Security of IDs in Apple Wallet
The following features help increase the security of using IDs in Apple Wallet.
Identity data integrity and antiforgery
IDs in Apple Wallet use an issuer-provided signature to allow any ISO/IEC 18013-5 compliant reader to verify a user’s ID in Apple Wallet. In addition, all data elements on ID in Wallet are individually protected against forgery. This allows the identity reader to request a specific subset of the data elements present on the ID in Apple Wallet and for the ID in Apple Wallet to respond with that same subset, thus only sharing the requested data and maximizing the user’s privacy.
Device binding
IDs in Apple Wallet authentication use a device signature to protect against the cloning of an ID and the replay of an identity presentation. Apple Wallet stores the private key for ID authentication in the iPhone device’s Secure Element, so the ID is bound to the same device that the state-issuing authority created the ID for.
Informed consent
IDs in Apple Wallet may use authentication to identify the reader using the protocol defined in the ISO/IEC 18013-5 standard. During presentation, if the reader has its own certificate that’s trusted by Apple Wallet, an icon is shown to them to give the user an assurance that they’re interacting with the intended party.
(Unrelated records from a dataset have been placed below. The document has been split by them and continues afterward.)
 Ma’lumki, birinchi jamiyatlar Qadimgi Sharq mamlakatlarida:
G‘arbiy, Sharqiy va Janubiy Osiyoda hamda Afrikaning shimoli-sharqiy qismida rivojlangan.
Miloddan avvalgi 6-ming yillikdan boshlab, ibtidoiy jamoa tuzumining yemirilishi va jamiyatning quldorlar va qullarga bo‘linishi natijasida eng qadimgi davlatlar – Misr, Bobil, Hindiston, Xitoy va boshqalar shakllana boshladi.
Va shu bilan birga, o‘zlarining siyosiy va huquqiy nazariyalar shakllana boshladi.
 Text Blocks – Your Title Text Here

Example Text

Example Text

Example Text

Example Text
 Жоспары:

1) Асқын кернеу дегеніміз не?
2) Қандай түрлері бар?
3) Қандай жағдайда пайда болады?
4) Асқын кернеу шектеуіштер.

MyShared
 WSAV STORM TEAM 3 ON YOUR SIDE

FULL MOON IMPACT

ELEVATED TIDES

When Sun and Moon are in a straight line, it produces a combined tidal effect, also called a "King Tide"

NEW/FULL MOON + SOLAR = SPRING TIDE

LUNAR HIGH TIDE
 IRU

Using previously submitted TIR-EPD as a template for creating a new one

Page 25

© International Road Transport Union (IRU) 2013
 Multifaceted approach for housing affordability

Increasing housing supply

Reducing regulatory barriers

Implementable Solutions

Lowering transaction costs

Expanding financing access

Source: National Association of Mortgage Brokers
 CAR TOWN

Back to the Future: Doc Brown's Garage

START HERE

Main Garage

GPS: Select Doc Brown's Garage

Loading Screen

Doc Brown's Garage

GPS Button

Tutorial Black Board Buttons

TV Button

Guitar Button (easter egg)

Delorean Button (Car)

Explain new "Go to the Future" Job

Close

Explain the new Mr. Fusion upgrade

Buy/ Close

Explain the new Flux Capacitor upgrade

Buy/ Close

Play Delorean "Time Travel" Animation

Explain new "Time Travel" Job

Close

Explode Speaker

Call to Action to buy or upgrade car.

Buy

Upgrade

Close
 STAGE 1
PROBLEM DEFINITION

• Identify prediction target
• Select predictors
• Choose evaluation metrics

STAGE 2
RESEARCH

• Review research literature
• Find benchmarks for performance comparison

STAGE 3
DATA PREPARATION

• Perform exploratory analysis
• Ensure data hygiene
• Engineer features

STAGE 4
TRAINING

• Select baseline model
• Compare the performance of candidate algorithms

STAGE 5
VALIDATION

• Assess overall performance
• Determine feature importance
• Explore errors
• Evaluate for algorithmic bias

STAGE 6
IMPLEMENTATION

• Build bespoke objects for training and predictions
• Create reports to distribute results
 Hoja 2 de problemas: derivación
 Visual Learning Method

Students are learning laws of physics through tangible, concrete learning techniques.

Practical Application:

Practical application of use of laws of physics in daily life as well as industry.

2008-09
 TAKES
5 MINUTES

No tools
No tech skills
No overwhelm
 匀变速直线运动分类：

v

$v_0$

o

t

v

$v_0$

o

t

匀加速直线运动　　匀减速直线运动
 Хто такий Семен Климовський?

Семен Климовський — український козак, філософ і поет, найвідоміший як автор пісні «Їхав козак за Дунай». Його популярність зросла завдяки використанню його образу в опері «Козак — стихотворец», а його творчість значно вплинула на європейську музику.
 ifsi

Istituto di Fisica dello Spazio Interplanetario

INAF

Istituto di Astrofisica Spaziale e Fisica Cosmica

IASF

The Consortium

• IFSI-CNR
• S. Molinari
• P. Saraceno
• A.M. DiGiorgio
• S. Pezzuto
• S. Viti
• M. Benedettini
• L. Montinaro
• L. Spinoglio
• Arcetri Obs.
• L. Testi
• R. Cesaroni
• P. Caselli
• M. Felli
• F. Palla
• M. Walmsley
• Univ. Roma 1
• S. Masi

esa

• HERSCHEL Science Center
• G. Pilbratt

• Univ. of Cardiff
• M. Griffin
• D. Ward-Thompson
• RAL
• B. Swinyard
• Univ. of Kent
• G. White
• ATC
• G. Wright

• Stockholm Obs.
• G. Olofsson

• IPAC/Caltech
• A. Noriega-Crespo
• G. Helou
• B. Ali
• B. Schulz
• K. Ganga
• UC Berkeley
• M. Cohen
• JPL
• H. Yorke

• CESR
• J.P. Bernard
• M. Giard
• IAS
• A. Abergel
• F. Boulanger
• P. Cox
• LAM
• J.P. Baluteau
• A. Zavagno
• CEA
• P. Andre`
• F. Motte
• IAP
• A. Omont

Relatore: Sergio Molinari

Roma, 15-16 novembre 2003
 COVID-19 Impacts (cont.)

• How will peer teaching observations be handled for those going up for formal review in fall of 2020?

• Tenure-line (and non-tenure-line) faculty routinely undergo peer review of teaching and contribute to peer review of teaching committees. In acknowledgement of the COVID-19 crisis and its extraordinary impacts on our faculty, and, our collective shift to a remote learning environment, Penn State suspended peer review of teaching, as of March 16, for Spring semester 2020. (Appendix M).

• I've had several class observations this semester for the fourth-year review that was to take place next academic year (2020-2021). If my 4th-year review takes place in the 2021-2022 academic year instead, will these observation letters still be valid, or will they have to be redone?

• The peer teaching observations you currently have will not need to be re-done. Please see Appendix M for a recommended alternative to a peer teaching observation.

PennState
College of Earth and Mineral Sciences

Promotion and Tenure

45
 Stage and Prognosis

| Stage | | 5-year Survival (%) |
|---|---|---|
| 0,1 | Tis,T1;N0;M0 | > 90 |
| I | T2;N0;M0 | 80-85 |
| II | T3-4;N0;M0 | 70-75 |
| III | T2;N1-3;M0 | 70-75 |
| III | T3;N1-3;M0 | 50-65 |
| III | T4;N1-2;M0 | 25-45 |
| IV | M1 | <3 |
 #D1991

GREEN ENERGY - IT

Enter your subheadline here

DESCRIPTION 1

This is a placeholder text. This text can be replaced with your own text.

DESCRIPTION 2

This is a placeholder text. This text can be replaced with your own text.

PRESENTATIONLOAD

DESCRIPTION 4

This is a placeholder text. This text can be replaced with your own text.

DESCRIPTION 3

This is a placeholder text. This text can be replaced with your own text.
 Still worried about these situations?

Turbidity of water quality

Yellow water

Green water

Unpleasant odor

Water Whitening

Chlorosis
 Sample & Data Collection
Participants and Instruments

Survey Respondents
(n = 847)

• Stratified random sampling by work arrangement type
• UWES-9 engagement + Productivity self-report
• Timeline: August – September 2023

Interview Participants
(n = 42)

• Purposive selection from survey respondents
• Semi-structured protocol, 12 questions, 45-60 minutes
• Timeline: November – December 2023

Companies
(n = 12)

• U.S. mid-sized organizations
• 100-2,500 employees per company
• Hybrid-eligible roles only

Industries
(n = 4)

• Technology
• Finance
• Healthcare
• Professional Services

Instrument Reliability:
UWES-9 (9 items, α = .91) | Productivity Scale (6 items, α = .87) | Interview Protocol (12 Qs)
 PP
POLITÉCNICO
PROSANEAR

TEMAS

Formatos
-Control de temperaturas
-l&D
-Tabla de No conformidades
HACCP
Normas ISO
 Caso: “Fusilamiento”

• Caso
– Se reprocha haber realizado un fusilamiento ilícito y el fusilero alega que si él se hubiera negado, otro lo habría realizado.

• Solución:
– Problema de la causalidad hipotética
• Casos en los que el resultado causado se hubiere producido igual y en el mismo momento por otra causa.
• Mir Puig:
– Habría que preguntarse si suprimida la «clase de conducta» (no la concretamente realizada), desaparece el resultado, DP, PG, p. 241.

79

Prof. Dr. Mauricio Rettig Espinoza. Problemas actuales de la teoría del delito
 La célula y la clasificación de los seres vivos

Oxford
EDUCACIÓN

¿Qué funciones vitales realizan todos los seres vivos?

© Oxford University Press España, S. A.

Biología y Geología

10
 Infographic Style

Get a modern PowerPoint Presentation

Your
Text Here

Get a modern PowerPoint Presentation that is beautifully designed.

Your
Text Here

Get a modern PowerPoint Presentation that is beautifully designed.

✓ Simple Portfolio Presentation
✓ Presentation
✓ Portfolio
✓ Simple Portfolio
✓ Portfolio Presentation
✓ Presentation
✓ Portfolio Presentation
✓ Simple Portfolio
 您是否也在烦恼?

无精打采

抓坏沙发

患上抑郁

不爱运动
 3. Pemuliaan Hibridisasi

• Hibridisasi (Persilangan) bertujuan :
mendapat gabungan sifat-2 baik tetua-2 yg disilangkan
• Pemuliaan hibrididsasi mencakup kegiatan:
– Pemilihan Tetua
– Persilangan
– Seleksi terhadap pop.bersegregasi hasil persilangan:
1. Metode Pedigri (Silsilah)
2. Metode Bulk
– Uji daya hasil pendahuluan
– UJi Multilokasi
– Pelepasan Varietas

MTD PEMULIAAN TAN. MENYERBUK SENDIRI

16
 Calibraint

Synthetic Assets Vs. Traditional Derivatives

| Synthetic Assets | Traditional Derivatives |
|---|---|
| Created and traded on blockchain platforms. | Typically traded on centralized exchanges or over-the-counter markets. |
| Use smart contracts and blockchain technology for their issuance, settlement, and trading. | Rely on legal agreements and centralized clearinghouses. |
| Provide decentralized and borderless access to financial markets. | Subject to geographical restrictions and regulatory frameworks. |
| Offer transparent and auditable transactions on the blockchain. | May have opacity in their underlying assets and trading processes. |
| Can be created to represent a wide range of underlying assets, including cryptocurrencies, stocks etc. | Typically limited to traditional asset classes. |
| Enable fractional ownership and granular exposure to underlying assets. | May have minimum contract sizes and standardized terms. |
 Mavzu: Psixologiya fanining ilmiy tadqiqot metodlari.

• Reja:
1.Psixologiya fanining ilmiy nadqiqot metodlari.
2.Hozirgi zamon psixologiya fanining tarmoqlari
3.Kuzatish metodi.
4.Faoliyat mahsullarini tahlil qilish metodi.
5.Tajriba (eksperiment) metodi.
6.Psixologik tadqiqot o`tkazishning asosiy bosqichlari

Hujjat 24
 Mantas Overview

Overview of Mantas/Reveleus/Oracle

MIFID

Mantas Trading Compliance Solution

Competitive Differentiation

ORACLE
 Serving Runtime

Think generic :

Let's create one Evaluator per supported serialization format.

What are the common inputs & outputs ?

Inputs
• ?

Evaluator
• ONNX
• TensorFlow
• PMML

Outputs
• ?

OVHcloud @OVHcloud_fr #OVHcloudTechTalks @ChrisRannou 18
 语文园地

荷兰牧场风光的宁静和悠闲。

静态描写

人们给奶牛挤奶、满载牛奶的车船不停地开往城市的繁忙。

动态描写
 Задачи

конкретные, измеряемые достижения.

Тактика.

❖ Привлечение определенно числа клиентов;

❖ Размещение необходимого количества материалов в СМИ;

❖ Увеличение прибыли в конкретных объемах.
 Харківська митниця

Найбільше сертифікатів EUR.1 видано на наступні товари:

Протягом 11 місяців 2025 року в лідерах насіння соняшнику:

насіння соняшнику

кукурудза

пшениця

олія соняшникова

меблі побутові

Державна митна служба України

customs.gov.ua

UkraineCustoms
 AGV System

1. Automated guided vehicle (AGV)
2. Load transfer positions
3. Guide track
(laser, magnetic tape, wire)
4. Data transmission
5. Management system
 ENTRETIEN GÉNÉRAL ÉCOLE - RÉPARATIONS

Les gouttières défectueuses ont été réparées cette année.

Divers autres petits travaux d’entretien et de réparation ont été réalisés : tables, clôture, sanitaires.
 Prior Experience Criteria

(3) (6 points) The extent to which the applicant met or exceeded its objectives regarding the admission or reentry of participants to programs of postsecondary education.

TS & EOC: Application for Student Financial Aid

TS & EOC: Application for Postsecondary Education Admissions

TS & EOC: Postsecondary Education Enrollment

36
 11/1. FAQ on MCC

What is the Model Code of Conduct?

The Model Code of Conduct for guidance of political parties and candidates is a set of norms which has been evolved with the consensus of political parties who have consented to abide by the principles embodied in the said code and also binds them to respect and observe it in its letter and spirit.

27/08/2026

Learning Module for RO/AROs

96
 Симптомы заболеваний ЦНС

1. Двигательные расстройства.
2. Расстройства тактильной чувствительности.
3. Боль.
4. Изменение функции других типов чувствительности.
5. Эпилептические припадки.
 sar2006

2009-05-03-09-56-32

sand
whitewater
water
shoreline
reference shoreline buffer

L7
User data confidentiality over radio links
Session encryption helps ensure that all personally identifiable information (PII) exchanged between the ID in Apple Wallet and that the identity reader is encrypted. Encryption is performed by the application layer. The security of session encryption is therefore not reliant on the security provided by the transmission layer (for example, NFC, Bluetooth, and Wi-Fi).
IDs in Apple Wallet help keep users’ information private
IDs in Apple Wallet adhere to the “device retrieval” process outlined in ISO/IEC 18013-5. Device retrieval obviates the need to make server calls during presentment, thereby protecting users from being tracked by Apple and the issuer.
ID verifier security
In iOS 17 or later, U.S. businesses and organizations can use iPhone to seamlessly and securely read ISO 18013-5 compliant mobile IDs in person—without the need for external hardware. ID Verifier can be used in two different ways, depending on the verification use case:
ID Verifier Display Only: This enables use of an iOS user interface to display Name, Age, ID Photo, and Age Over N data for use cases that only require visual confirmation. This service doesn’t permit personally identifiable information (PII) collection that can be tied back to the presenter.
ID Verifier Data Transfer: This enables apps to request additional data elements, such as date of birth and address, in order to meet legal verification requirements. Access to the ID Verifier Data Transfer API is managed with entitlements, and apps must conform to requirements with respect to how data is used. For example, apps must demonstrate a legal requirement to request identity data. Apps are also required to maintain a privacy policy that details its processing, storage, or other use of the requested identity data.
Reading a mobile ID
ID Verifier follows the protocol defined in the ISO/IEC 18013-5 standard. When an app using the ID Verifier API requests to read a mobile ID, a sheet—controlled by iOS—is displayed and prompts the mobile ID holder to hold their device near the identity reader. That initial NFC engagement (as defined by the ISO/IEC 18013-5 standard, a QR code can be used to initiate a Bluetooth handover process instead of NFC) establishes a secure Bluetooth® Low Energy (BLE) connection between both devices. At that point, the mobile ID holder can review on their device the information that is being requested. After the mobile ID holder consents, the requested identity data is transferred to the reading device. Apps using the ID Verifier Data Transfer API receive the response data for processing, while apps using the ID Verifier Display Only API see data displayed by iOS directly.
The ISO/IEC 18013-5 standard provides for multiple security mechanisms to detect, deter, and mitigate security risks. Among those, ID Verifier performs both issuer signature and device signature validation. Additionally, ID Verifier supports reader authentication using the protocol defined in the ISO/IEC 18013-5 standard. Apps can choose to display an icon and name to deliver assurance that the ID holder is interacting with the intended party using the reader’s certificate.
Issuer and device validation
As a protection against forgery, ID Verifier validates the signature of the Mobile Security Object by the trusted issuer of the mobile identity. ID Verifier Data Transfer also provides an API that enables apps to conduct their own signature validation, instead of iOS, if desired. To deliver an assurance to the business or organization that the mobile ID has not been copied from one device to another, ID Verifier validates the signature over session data.
Reader authentication
At the time of presentment, the ID Verifier reader request is signed by the private key associated with the reader authentication certificate that chains up to the Apple Root certificate authority (CA), which contains relevant x509 custom extensions to indicate to the holder if the business intends to store the data. If an application would like to display name and icon to the ID holder, the app administrator is required to register using Apple Business Register and provide accurate branding information. After the submitted information is successfully verified, at the time of a transaction, the reader authentication certificate provides the ID holder with the information about the entity from Apple Register via the reader authentication certificate.